Yep. I’m one of the converted. Sometime in the 70s, on a lonely afternoon, I stumbled across the strange warbling theme song of Doctor Who on PBS. I was instantly entranced, and the rubber monsters the bug-eyed fourth Doctor, Tom Baker, encountered, were right up my alley. I didn’t always know when the show was on, but if I happened to be flipping channels and it was on, I’d watch.
Years later in the 80s, my stepfather watched the adventures of the fifth and sixth doctors religiously, and I would tune out thinking how bad the sets and effects were by 80s standards, and thinking those guys weren’t the real Doctor. My stepfather had explained the regeneration thing to me, but I really was only interested if a Tom Baker re-run was showing.
Many years later, in the mid 90s, I befriended illustrator and author Scott P. ‘Doc’ Vaughn. Everyone calls him Doc. But for the sake of this post, I’ll refer to him as Scott to avoid confusion. Scott was a huge Doctor Who fan. He had stuck with the show through the McCoy years, and even had a TARDIS console in his place. He had signed memorabilia, the books, the CDs, everything. I remember he tried to get me into it, but by that point I was soured on the weak effects and shaky scenery of the 80s. But I dutifully went to Scott’s place for the 1996 Doctor Who TV movie with the eighth Doctor. If I recall, we first watched the last seventh Doctor episodes. Then the main event. I remember both liking the film, and liking McGann as the Doctor, but also still being biased and thinking it wasn’t going to fly as an ongoing series. It didn’t. (An aside here though—I recently re-watched that film and it holds up amazingly well.)
More years flew by until in 2005, I was visiting Scott in Phoenix and he showed me the new series episodes “Rose” and “Dalek”. If I’m honest, I was hooked before the end of “Rose”. At last, Scott had converted me to a fan.
In the last eight years, I have dutifully watched each new episode of the revived show, and I’ve sought out all the older episodes and documentaries I could find. I’m a huge fan now. And if you haven’t guessed yet, I’m loving the deluge of Doctor Who related shows and documentaries in the last two weeks. But today is the day. The Day of the Doctor. 50 years, the show has been around, and somehow, miraculously, Doctor Who is now both the longest running science fiction TV show ever and the most popular. People like my pal Scott, who stuck with it through the grim years are feeling an amazing tidal wave of vindication. Fans who dabbled in the Tom Baker years are rediscovering their love for the series—even if they haven’t been following the show for the last eight years.

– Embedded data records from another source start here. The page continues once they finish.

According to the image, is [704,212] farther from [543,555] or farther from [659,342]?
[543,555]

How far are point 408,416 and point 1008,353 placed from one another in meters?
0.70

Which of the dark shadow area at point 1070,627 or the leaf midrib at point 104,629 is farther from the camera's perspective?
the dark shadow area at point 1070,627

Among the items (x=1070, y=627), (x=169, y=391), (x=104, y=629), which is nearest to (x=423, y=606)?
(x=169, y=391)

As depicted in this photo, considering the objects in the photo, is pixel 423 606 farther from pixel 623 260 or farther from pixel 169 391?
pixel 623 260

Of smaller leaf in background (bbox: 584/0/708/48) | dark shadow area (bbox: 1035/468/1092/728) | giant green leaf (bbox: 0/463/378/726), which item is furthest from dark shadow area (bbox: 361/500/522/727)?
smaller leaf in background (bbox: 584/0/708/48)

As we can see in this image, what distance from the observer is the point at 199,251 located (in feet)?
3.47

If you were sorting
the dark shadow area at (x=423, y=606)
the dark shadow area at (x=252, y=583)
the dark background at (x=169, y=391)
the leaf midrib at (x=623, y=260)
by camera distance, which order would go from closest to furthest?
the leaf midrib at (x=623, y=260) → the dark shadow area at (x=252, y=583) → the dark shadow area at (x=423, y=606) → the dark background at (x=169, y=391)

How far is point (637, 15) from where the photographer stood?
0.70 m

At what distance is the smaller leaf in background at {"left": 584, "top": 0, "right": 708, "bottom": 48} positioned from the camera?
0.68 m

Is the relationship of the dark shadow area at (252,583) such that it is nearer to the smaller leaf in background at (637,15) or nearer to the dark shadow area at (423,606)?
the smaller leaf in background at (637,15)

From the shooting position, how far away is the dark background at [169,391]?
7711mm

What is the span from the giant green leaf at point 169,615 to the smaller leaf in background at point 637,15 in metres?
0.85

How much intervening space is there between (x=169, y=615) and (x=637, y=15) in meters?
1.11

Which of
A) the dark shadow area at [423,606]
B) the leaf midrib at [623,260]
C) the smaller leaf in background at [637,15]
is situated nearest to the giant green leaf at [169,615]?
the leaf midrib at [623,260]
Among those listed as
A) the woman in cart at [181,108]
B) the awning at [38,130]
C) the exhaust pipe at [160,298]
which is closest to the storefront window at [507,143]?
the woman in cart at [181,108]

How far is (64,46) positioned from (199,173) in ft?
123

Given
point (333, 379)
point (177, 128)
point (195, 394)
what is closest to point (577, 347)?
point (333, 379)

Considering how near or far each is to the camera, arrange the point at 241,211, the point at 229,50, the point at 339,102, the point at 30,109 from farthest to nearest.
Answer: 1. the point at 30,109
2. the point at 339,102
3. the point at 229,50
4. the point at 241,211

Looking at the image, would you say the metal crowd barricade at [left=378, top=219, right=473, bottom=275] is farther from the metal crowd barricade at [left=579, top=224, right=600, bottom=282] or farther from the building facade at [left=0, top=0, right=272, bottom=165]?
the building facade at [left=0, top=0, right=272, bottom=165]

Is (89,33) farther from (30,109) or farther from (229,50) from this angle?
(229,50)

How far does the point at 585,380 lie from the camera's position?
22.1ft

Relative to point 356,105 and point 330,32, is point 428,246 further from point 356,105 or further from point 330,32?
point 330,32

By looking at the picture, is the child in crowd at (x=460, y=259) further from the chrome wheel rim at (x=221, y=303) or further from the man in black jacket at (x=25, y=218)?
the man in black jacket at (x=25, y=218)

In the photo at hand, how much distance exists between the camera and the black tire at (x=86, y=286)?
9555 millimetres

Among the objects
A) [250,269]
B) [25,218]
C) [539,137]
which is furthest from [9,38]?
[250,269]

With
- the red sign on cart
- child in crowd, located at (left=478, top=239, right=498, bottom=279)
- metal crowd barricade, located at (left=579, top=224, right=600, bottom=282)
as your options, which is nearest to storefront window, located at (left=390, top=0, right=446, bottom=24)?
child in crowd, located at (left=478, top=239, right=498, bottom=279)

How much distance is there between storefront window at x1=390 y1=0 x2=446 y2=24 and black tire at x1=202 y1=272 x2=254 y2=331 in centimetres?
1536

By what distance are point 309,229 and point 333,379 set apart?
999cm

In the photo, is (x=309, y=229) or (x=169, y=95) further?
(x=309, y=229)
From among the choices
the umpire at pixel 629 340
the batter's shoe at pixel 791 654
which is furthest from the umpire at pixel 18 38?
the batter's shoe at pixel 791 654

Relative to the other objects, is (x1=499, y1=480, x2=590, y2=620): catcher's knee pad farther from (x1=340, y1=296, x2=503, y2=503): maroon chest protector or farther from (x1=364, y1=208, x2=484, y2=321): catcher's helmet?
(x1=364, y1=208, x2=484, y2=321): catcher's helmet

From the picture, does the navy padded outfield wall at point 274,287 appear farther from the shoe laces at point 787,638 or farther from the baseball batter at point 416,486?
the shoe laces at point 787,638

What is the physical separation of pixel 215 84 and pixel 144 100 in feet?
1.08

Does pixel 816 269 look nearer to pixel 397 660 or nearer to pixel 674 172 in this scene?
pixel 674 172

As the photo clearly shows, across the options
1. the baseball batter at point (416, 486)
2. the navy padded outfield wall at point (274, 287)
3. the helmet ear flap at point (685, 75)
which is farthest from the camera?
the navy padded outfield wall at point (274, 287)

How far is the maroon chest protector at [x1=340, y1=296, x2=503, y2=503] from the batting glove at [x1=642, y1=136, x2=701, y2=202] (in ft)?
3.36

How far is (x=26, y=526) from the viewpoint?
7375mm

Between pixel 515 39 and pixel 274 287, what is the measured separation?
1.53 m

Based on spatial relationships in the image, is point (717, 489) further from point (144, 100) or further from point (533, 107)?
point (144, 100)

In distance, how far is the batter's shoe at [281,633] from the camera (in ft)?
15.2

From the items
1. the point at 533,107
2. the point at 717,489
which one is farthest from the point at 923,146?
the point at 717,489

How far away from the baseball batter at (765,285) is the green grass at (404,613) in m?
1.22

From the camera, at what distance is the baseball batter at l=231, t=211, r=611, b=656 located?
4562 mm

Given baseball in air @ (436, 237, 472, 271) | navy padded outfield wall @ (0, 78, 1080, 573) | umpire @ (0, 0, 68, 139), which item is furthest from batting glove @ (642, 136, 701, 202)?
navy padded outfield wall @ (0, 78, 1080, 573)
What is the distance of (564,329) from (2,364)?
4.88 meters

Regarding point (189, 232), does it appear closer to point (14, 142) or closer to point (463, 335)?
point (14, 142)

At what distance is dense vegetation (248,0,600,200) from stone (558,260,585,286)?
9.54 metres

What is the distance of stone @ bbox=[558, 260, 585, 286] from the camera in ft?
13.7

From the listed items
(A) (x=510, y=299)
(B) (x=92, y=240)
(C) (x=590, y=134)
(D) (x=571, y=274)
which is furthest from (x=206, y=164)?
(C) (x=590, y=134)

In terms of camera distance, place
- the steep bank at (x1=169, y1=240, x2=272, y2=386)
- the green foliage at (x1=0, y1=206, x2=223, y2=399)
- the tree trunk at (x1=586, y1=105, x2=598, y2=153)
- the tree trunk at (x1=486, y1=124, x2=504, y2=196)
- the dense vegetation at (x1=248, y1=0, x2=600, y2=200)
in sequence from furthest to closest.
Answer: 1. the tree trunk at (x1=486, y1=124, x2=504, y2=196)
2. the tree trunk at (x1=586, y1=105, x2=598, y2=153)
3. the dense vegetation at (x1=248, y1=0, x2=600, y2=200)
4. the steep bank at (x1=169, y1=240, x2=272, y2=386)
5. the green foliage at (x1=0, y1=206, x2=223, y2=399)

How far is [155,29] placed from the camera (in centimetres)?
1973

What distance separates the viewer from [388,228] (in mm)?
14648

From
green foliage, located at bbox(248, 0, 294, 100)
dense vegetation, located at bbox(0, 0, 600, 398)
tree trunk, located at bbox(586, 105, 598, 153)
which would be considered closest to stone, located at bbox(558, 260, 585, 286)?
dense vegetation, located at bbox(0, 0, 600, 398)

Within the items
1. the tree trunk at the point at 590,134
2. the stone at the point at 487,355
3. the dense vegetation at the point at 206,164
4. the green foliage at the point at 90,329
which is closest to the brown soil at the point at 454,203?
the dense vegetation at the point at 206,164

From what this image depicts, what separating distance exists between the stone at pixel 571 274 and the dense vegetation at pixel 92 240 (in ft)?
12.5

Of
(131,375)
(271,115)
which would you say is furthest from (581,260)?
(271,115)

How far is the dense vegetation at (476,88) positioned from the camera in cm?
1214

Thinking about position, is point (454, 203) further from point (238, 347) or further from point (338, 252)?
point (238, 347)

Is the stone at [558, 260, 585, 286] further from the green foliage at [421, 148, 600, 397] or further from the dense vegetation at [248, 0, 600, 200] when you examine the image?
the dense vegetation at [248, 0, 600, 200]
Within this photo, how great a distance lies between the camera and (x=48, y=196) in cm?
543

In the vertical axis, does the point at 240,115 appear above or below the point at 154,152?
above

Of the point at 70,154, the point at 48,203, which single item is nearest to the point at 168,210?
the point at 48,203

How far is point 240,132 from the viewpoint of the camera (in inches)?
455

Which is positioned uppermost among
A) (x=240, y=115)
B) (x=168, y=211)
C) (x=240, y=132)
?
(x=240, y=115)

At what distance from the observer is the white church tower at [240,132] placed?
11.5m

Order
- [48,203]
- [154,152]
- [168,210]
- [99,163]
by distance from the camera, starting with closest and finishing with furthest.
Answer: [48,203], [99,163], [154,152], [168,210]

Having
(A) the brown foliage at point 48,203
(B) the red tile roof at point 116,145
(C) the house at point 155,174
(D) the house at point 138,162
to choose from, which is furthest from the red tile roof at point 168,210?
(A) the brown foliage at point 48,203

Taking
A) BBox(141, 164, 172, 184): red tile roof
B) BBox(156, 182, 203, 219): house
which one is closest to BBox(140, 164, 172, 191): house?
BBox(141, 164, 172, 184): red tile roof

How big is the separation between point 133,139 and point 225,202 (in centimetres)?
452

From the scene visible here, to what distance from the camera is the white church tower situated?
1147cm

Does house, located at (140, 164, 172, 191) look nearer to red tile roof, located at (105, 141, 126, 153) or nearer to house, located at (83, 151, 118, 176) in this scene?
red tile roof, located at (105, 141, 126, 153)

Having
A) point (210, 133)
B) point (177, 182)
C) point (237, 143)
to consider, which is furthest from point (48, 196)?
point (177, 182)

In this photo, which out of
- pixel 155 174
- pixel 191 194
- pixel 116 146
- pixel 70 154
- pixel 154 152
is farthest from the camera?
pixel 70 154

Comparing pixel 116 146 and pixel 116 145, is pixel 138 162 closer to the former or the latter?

When DVDs became the thing, I really started getting into the meta aspects of films and TV shows. I sometimes enjoy the Behind the Scenes documentaries more than the actual programs. So the flood of Who documentaries lately is making me a happy camper. Later today, when my nearly two-year old daughter takes a nap, my nine-year old son, my wife, and I will sit down and watch the 50th anniversary episode of the show. I’ll be loving every monster-filled second of it, just like that little boy who stumbled on the creepy theme music in the 1970s.